To take the library area it is increasingly feasible, however, for say cataloguers, whatever that term means in the future, to work from home, as some do already for ABN (Australian Bibliographic Network), accessing data bases for original cataloguing, removing duplicates, authority control, providing value added outsourcing etc. The physical artefact itself ie. the book will no longer be the item that is to be analysed, rather it will be the inherent data within the document. A metadata approach will prevail and will have its structural content analysed at the beginning of the process, rather than when the book is received in whatever repository it ultimately resides.

Metadata has two main functions:

  • to provide a means to discover data exists and how it might be obtained or accessed and to provide a search mechanism to collect metadata
  • to document the content, quality and features of a data set and so give an indication of fitness of use.

Stanley Wilder (1996) has recently concluded "Librarianship has a record of successful adaptation, most notably in its adoption of new technologies. The next adaptation will require that librarianship translate its print-centred expertise in the evaluation, selection, organization, and preservation of information to the new digital environment. Competition for this new role will be intense, however, and the advantage will go to groups that can combine traditional "librarian" skills with technical and managerial ones. If librarianship is successful in claiming this role, the new skill mix may well be recognized in the form of expanded opportunity and higher salaries, making librarianship a career of first choice for more young people."
_ _ _
→ **PROBLEMS TO SOLVE**:
1 – Reproduce word for word the part of the passage on library cataloguing and metadata starting with "To take the" and going on through "it ultimately resides.".
2 – Answer these questions from the passage on library cataloguing and metadata:
(a) What does the abbreviation ABN stand for?
(b) How many main functions does metadata have?
(c) According to Stanley Wilder, which groups will the advantage go to?

Source records:
_ _ _
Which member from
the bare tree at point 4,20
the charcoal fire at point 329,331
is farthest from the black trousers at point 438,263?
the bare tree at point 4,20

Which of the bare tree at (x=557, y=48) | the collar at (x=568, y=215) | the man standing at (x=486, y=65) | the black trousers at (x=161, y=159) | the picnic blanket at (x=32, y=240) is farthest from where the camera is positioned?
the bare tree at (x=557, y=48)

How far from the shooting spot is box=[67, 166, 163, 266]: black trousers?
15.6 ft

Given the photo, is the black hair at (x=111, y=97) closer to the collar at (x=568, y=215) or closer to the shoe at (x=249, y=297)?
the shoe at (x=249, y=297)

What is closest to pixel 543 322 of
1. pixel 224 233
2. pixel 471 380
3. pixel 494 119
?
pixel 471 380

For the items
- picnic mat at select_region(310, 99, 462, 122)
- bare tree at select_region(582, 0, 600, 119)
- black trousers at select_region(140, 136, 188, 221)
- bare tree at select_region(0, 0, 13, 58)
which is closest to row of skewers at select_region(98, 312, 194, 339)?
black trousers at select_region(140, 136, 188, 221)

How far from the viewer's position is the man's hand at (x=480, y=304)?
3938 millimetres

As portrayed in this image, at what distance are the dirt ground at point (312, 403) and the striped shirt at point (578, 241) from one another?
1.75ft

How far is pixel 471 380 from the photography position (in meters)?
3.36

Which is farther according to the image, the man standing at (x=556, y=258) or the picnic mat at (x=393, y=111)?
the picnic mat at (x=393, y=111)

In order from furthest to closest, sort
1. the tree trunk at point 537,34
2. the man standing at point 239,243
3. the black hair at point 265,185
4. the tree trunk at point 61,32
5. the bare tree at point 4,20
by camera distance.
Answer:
_ _ _
→ **ANSWER LIST**:
1 –
To take the library area it is increasingly feasible, however, for say cataloguers, whatever that term means in the future, to work from home, as some do already for ABN (Australian Bibliographic Network), accessing data bases for original cataloguing, removing duplicates, authority control, providing value added outsourcing etc. The physical artefact itself ie. the book will no longer be the item that is to be analysed, rather it will be the inherent data within the document. A metadata approach will prevail and will have its structural content analysed at the beginning of the process, rather than when the book is received in whatever repository it ultimately resides.

2 –
(a) Australian Bibliographic Network
(b) Two
(c) Groups that can combine traditional "librarian" skills with technical and managerial ones